**Provided text**:
=====

This is true - Tim Carlton and Wanda Ventham. Father and son's real names are Timothy Carlton Cumberbatch and Benedict Timothy Carlton Cumberbatch respectively. They each managed to use their real names and yet be named something completely different. 

I'm itching to watch these episodes again, but I want to leave it a month or so. Not sure how long I'll last out.


----------



## Gertie Kindle (Nov 6, 2008)

Linjeakel said:


> This is true - Tim Carlton and Wanda Ventham. Father and son's real names are Timothy Carlton Cumberbatch and Benedict Timothy Carlton Cumberbatch respectively. They each managed to use their real names and yet be named something completely different.
> 
> I'm itching to watch these episodes again, but I want to leave it a month or so. Not sure how long I'll last out.


I know I can't last. As soon as I can find a spare hour and a half, I'm sitting down with a bowl of popcorn, glued to my computer screen.


----------



## Mike D. aka jmiked (Oct 28, 2008)

I'd have to say that S3E1 is tied for my least favorite episode of the series so far. The other one is the Baskerville episode.

=====

**Exercise data**:
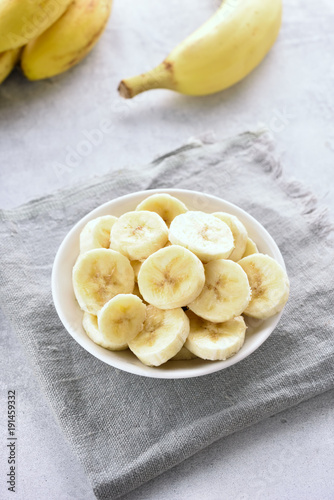 Sliced ripe banana in bowl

=====

**Description of the task**:
Repeat the passage of the forum thread that begins at the words "## Mike D. aka" and stops after "the Baskerville episode.".

**Your response**:
## Mike D. aka jmiked (Oct 28, 2008)

I'd have to say that S3E1 is tied for my least favorite episode of the series so far. The other one is the Baskerville episode.